**** FRAGMENTO ****
Ni ingrato ni mentiroso
¿Cómo le sabe la vida a quien ya sabe de qué va?
La pregunta asume que la vida posee un sabor propio y distinto de las cosas particulares que se encuentra uno en ella. Y sugiere que, dada su esquiva y difusa naturaleza –vida como totalidad de la experiencia humana en perpetuo devenir-, no basta un ejercicio ordinario del gusto para captar su sabor, sino que se requiere un sentido más afinado, artísticamente educado, que sólo el paso del tiempo concede. Cuando todas estas circunstancias concurren, entonces el sabor de la vida se convierte en un saber.
****
- **CONSIGNA DEL EJERCICIO**:
Repite textualmente el tramo del fragmento sobre el sabor de la vida que va desde "La pregunta asume" hasta "en un saber.", ambos incluidos.
**** SECCIÓN DE DATOS ****
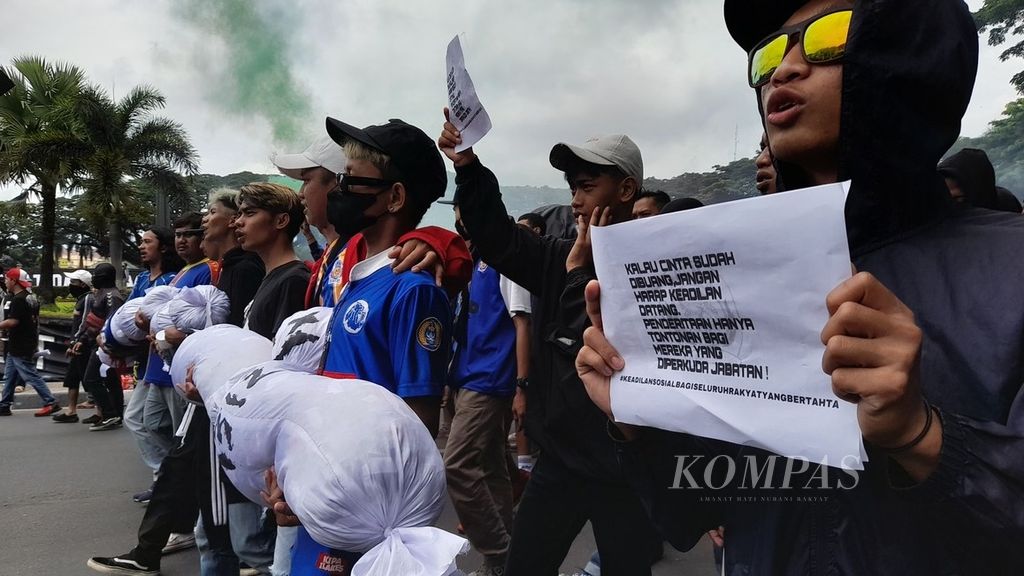 Selain membentangkan sejumlah poster bernada tuntutan dalam aksi yang dilakukan di depan Balai Kota Malang, Jawa Timur, Kamis (27/10/2022), Aremania juga membawa boneka dan keranda mayat sebagai simbol banyaknya korban dalam tragedi 1 Oktober lalu.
****
- **RESPUESTA AL EJERCICIO**:
La pregunta asume que la vida posee un sabor propio y distinto de las cosas particulares que se encuentra uno en ella. Y sugiere que, dada su esquiva y difusa naturaleza –vida como totalidad de la experiencia humana en perpetuo devenir-, no basta un ejercicio ordinario del gusto para captar su sabor, sino que se requiere un sentido más afinado, artísticamente educado, que sólo el paso del tiempo concede. Cuando todas estas circunstancias concurren, entonces el sabor de la vida se convierte en un saber.